- **What the exercise asks**: Reproduce verbatim the stretch of the records from the line containing "Of the list the" through the line containing "Answer: 5.89m", with both of those lines included.
----
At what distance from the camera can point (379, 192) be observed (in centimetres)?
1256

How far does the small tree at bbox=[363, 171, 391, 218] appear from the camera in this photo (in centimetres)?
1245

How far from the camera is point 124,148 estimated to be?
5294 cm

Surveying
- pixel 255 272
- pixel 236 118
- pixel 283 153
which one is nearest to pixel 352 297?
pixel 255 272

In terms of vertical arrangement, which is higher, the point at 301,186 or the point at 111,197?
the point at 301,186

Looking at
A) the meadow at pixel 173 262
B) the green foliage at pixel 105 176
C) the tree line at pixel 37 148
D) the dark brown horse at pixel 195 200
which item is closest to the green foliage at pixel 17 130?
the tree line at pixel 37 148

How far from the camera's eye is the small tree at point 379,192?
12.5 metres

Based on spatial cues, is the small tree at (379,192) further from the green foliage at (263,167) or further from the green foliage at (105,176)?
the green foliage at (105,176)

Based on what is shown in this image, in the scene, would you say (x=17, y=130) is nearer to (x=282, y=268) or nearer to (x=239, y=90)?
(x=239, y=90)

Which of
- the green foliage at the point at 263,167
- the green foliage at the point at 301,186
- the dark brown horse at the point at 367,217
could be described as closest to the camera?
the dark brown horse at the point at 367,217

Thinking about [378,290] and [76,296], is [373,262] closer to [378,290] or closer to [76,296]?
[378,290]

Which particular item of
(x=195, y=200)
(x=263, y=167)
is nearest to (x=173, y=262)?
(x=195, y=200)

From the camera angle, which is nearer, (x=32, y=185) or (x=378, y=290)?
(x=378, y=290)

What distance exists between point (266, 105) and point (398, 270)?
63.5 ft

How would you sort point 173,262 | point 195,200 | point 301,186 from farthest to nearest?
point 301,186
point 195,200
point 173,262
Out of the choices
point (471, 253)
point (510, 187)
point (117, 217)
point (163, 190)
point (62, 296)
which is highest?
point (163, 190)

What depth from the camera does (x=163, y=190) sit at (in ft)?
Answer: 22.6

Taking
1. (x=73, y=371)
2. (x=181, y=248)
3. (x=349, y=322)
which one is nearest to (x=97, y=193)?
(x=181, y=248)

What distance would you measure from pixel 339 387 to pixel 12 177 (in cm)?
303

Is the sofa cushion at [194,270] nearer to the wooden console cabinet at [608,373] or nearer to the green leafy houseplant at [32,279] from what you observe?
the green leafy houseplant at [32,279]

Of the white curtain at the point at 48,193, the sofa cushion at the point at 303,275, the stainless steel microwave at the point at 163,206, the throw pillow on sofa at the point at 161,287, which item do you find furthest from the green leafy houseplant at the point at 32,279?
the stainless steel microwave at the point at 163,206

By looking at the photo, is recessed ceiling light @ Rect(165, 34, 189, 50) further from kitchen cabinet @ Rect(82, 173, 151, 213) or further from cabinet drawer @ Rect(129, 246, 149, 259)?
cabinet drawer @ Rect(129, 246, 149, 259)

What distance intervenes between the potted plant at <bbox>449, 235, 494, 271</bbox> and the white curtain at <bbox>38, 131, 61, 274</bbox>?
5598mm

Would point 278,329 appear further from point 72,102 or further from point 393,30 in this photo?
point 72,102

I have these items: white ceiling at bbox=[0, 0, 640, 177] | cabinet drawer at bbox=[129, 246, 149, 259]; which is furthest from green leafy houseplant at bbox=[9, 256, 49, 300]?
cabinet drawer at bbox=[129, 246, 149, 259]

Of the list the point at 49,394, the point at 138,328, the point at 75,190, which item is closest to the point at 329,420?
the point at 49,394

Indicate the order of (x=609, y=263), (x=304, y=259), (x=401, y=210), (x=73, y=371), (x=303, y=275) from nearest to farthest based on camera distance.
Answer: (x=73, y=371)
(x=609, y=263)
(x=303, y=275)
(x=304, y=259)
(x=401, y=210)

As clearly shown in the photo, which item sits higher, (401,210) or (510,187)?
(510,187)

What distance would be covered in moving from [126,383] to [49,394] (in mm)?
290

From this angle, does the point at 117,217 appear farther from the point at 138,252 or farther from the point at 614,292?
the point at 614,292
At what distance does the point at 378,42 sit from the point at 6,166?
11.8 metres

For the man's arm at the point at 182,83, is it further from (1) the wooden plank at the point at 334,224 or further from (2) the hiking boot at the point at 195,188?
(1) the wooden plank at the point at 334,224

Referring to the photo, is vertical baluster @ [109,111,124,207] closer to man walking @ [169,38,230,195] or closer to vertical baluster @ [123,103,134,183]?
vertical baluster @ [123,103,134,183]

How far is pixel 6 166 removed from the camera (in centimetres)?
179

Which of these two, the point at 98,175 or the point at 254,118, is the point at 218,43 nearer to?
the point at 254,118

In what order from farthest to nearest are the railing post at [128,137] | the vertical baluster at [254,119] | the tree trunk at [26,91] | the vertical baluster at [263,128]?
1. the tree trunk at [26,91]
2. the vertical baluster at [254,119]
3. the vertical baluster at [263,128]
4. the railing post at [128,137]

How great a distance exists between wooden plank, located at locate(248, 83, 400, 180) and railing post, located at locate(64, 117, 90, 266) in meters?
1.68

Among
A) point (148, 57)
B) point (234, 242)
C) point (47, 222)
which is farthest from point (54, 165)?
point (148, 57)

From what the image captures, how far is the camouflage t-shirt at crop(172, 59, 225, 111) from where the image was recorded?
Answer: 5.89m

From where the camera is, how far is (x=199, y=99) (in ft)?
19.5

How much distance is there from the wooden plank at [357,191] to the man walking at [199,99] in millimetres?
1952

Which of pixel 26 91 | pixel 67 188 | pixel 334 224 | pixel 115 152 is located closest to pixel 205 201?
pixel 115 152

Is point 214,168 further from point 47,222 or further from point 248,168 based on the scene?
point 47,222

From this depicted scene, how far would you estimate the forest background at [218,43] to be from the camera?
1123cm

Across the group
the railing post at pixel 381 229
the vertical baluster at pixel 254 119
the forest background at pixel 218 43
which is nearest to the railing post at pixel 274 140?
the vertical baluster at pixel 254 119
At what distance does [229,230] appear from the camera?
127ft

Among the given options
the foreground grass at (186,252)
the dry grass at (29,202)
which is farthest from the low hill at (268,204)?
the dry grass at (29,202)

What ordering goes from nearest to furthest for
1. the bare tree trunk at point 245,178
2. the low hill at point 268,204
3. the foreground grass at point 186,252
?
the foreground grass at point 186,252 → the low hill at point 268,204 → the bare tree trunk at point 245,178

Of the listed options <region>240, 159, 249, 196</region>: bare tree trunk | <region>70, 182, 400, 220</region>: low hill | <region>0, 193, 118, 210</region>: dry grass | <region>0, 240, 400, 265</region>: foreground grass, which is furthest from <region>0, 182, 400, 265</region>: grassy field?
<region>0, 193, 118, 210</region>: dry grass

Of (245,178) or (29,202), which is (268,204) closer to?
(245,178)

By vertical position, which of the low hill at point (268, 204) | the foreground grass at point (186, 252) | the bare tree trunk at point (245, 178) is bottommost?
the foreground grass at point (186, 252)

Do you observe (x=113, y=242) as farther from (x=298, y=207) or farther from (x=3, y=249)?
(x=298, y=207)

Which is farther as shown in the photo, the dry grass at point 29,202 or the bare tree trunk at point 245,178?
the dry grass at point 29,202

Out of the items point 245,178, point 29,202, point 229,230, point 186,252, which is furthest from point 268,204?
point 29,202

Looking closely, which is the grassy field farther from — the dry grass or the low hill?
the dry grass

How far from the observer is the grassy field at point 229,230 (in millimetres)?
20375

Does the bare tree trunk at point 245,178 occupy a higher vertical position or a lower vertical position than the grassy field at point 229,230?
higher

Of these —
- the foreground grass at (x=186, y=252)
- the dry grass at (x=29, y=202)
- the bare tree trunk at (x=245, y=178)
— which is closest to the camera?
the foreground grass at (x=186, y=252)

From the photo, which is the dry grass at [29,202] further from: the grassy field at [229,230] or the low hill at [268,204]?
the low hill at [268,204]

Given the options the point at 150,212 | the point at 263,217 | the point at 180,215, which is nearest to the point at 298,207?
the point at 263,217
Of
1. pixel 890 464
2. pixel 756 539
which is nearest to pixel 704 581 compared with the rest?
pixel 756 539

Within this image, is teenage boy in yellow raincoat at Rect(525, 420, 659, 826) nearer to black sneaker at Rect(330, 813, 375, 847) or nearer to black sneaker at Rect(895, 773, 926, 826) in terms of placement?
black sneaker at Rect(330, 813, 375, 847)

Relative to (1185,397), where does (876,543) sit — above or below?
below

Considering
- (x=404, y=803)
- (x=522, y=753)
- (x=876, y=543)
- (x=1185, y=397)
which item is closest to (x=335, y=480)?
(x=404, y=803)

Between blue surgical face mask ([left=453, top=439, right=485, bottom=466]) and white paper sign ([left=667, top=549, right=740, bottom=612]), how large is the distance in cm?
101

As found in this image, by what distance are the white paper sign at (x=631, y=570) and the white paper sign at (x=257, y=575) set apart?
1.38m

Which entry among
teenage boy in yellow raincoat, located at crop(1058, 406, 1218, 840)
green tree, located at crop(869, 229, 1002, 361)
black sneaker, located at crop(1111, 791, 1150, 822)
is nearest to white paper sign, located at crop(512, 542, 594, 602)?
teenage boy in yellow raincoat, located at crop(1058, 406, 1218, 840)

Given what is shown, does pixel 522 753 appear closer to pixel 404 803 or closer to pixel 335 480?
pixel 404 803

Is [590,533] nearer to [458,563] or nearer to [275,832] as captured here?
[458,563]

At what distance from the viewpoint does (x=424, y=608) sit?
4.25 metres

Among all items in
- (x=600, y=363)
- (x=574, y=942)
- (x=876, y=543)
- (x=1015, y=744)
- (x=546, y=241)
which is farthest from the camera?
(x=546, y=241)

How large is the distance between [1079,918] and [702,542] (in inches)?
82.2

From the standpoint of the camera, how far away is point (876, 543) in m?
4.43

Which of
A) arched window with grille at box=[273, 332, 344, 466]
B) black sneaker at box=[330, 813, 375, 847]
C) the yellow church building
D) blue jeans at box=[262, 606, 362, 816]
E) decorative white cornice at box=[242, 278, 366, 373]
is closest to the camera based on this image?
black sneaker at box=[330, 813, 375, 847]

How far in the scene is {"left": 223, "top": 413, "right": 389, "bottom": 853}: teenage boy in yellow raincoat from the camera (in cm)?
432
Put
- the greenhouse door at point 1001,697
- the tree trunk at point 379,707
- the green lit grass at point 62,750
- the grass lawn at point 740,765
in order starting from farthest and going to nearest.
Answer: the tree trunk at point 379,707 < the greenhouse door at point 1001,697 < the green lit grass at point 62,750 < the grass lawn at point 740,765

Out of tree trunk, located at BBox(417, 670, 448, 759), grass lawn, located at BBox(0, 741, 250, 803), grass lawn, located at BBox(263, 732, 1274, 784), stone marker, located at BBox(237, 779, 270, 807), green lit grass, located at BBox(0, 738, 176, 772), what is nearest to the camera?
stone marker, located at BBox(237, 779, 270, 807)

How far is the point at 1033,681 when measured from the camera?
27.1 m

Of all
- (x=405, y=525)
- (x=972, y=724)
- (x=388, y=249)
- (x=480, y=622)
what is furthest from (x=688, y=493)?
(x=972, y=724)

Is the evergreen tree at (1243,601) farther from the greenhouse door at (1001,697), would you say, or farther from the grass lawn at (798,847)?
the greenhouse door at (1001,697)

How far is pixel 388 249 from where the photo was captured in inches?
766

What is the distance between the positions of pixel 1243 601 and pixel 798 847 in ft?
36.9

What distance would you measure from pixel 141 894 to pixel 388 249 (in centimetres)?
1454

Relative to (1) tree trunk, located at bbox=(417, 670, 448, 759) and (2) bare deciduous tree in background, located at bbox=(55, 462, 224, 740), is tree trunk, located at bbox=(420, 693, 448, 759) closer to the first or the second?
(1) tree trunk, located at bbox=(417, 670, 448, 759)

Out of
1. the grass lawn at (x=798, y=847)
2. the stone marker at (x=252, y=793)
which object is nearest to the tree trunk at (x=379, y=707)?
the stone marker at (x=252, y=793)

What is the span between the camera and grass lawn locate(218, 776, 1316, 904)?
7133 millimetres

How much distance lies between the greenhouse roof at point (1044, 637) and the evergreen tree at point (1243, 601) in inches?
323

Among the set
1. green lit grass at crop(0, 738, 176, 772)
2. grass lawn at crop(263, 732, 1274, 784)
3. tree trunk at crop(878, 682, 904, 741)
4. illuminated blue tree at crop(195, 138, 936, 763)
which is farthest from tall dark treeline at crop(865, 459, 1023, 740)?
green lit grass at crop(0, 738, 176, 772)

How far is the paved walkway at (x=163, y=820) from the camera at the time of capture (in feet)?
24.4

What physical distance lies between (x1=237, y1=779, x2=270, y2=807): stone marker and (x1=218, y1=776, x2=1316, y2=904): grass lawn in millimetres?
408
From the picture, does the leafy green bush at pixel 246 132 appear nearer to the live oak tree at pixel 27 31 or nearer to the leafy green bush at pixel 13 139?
----
- **Result**:
Of the list the point at 49,394, the point at 138,328, the point at 75,190, which item is closest to the point at 329,420?
the point at 49,394

Indicate the order of (x=609, y=263), (x=304, y=259), (x=401, y=210), (x=73, y=371), (x=303, y=275) from nearest to farthest based on camera distance.
Answer: (x=73, y=371)
(x=609, y=263)
(x=303, y=275)
(x=304, y=259)
(x=401, y=210)

As clearly shown in the photo, which item sits higher, (401,210) or (510,187)?
(510,187)

What distance would be covered in moving from [126,383] to [49,394] (in mm)?
290

From this angle, does the point at 117,217 appear farther from the point at 138,252 or farther from the point at 614,292?
the point at 614,292
At what distance does the point at 378,42 sit from the point at 6,166?
11.8 metres

For the man's arm at the point at 182,83, is it further from (1) the wooden plank at the point at 334,224 or further from (2) the hiking boot at the point at 195,188?
(1) the wooden plank at the point at 334,224

Referring to the photo, is vertical baluster @ [109,111,124,207] closer to man walking @ [169,38,230,195] or closer to vertical baluster @ [123,103,134,183]?
vertical baluster @ [123,103,134,183]

How far is pixel 6 166 removed from the camera (in centimetres)?
179

Which of these two, the point at 98,175 or the point at 254,118, is the point at 218,43 nearer to?
the point at 254,118

In what order from farthest to nearest are the railing post at [128,137] | the vertical baluster at [254,119] | the tree trunk at [26,91] | the vertical baluster at [263,128]?
1. the tree trunk at [26,91]
2. the vertical baluster at [254,119]
3. the vertical baluster at [263,128]
4. the railing post at [128,137]

How great a distance exists between wooden plank, located at locate(248, 83, 400, 180) and railing post, located at locate(64, 117, 90, 266) in meters?
1.68

Among
A) point (148, 57)
B) point (234, 242)
C) point (47, 222)
which is farthest from point (54, 165)?
point (148, 57)

From what the image captures, how far is the camouflage t-shirt at crop(172, 59, 225, 111) from where the image was recorded?
Answer: 5.89m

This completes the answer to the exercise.